**SET EXERCISE**
Extend the news report on the cricketer's trial over the Bristol street brawl, starting right after its last sentence.

The cricketer admitted he downed 12 or more drinks before he knocked out two men in a street brawl but denied he had been drunk, aggressive or homophobic.
Stokes said: "I was told by Mr Ali along the lines of 'Shut the f*** up or I will bottle you'.
"As soon as I see Mr Ali swing the bottle at someone and physically hit them with it, that's when I took the decision that I needed to get involved.
"I took a swing at Mr Ali. He had run past one of my friends, who I have known for a long time, with the bottle, attempting to hit him and then actually struck someone with the bottle.
"I was trying to stop Mr Ali from doing damage to anyone with a glass bottle."
The England star, 27, had four beers and eight vodka and lemonades as he celebrated his team's win over the West Indies in Bristol last September.
Stokes, who was called the 'main aggressor' by a police officer who saw him shatter a man's eye socket, told the jury: "I was protecting myself. I took the decision very quickly. I knew not just myself but other people could be a target of either of these two men".
It came as police body camera footage showing the moment Stokes was arrested and put in handcuffs was released today.
This morning defendant Ryan Hale, 28, walked free after trial judge Peter Blair QC told Bristol Crown Court "there has been no evidence whatsoever" he was guilty of affray.
Hale told the jury he feared for his life when Stokes attacked him and his friend Ryan Ali, 27, claiming he was an 'innocent bystander getting assaulted brutally for nothing'.
The former soldier said he was knocked out cold and said: "I thought he could have killed me. I don't know why he didn't stop. He could have beaten the living hell out of me".
He added: "I was in the Army, I know what self-defence is, you can use reasonable force. If someone is with a bottle and you want to stop it, once you've disarmed him that's it".
PC Stacey Alway told him: "A guy over there was covered in blood and I've been told you punched him".
Stokes then says it was because they were "abusing my two friends for being gay" and then asks for his handcuffs to be loosened.
The cricketer this afternoon started giving evidence about why he left two men unconscious during the drunken street brawl following England's win over West Indies earlier that day.
Stokes swore on the Bible before beginning his evidence.
He said that after the match the team went out into Bristol city centre.
After the game he drank a beer, but had to drive so didn't have a lot.
He drove from the cricket ground to the hotel, where he, his wife Clare and some team-mates had dinner and he drank two or three pints of lager .
He drank 'five or six vodkas' at Mbargo in the Clifton Triangle, where they left teammates Liam Plunkett and Jonny Bairstow.
The cricketers stayed between 45 minutes and an hour at Pryzm, and Stokes said he would have had 'more than one' vodka and mixers.
He then returned to Mbargo again he and Hales were not allowed in because it was after 2am.
Stokes said doorman Andrew Cunningham told them they would not be allowed back in.
"(He was) pretty blunt," Stokes said.
Asked about offering Mr Cunningham money, Stokes said it would have been around £60 or £70 but not £300.
"I would say it was £60, £70. I would say 'If we give you some money can we come in?'. (He said) 'No, you're not getting in'," Stokes said.

**ROWS**
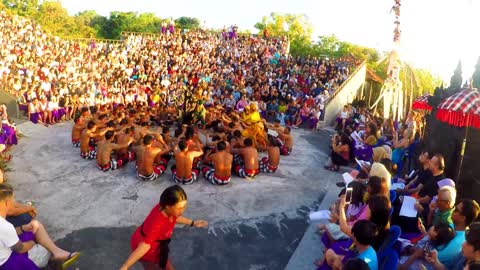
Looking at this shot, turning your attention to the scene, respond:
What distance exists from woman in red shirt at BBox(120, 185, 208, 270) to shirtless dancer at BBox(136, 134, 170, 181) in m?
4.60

==

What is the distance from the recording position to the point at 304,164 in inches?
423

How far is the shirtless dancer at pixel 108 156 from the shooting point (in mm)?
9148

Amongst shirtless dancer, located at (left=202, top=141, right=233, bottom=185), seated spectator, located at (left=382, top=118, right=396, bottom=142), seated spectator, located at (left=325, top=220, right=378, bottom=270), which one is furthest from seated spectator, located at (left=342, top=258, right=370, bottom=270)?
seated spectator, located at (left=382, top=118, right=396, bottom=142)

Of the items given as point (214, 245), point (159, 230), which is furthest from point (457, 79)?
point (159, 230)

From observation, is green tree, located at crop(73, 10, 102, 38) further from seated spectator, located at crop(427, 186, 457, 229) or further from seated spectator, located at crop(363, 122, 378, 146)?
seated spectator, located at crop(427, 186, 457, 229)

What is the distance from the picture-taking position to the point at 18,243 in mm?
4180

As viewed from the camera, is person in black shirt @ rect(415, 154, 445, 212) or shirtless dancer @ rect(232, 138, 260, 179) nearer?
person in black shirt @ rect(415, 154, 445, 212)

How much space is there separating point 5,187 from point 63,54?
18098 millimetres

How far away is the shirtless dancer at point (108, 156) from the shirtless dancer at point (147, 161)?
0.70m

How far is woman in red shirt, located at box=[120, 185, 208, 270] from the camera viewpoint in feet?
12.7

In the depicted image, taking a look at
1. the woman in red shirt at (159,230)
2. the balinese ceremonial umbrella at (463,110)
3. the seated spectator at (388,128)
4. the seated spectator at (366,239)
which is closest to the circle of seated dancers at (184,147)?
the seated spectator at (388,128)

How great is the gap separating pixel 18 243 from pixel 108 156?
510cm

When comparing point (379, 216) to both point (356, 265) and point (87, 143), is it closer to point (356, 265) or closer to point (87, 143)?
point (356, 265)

**TASK RESPONSE**
Describing Mr Cunningham's tone, the cricketer said: "It was still blunt but there was definitely a change in his attitude from when we offered him money to get back into the club.
"The tone and the way he was speaking to us just changed. It went from being just blunt and started to be a bit more...
"It was like he had something against us because we had offered him money to get back in."
Stokes added: "I didn't use the c-word towards him. I said to him 'Come on mate, I've got s*** tattoos as well, let us back in'."
Mr Cole asked Stokes to explain the reference to 's*** tattoos' and he replied: "I am constantly getting told by teammates and by who I play with that I have got s*** tattoos."
The prosecution claim that Stokes turned his attention to two gay men, William O'Connor and Kai Barry.
Mr Stokes denied flicking a cigarette butt at Mr Barry and Mr O'Connor or mimicking them because they were 'camp'.
He said he been wearing black ripped jeans, a green t-shirt and white Buscemi high-top shoes with gold padlocks on the back.
"My attire on that night got mentioned," he said. "It was one of the gay couple."
When asked if his exchanges were 'homophobic', he said: "No, definitely not".
He said they were discussing what they were all wearing and told: "I get told by quite a lot of my teammates that I dress the worst in the team. The only comments between myself and the gay couple was what we had chosen to wear that night".
The jurors watched the CCTV clip of what appears to be Stokes flicking a cigarette butt towards one of the gay men.
"I don't remember flicking a cigarette towards anyone," he said.
"Obviously, it looks like I have thrown something in the direction of one of those two gentlemen."
He said before leaving he shook the hand of one of the two doormen, but Mr Cunningham refused to accept his hand.
He and Hales then walked away and were planning to find a casino with the help of Mr Hales' iphone.
He recalled looking back when he walked by Ali, Mr Hale, Mr O'Connor and Mr Barry. Stokes said moments later he witnessed a confrontation and shouting between the four people.
He said Ali and Mr Hale were shouting homophobic comments at Mr O'Connor and Mr Barry, who were combating verbally what was being said to them.
He said at the time he was looking for a taxi.
Stokes told the jury he addressed Ali and Mr Hale, saying: "You shouldn't be taking the p*** because their gay.
"I was told by Mr Ali something along the lines of 'shut up or I'll bottle you'.
"I then went on the same lines as they shouldn't be saying what they were saying because they were gay."
Ryan Hale told police he and Ali had been out celebrating his promotion at work and had left Mbargo when the nightclub closed.
"The first thing he did was put his hand on my k**b. I'm an ex-soldier, to me its banter," he said.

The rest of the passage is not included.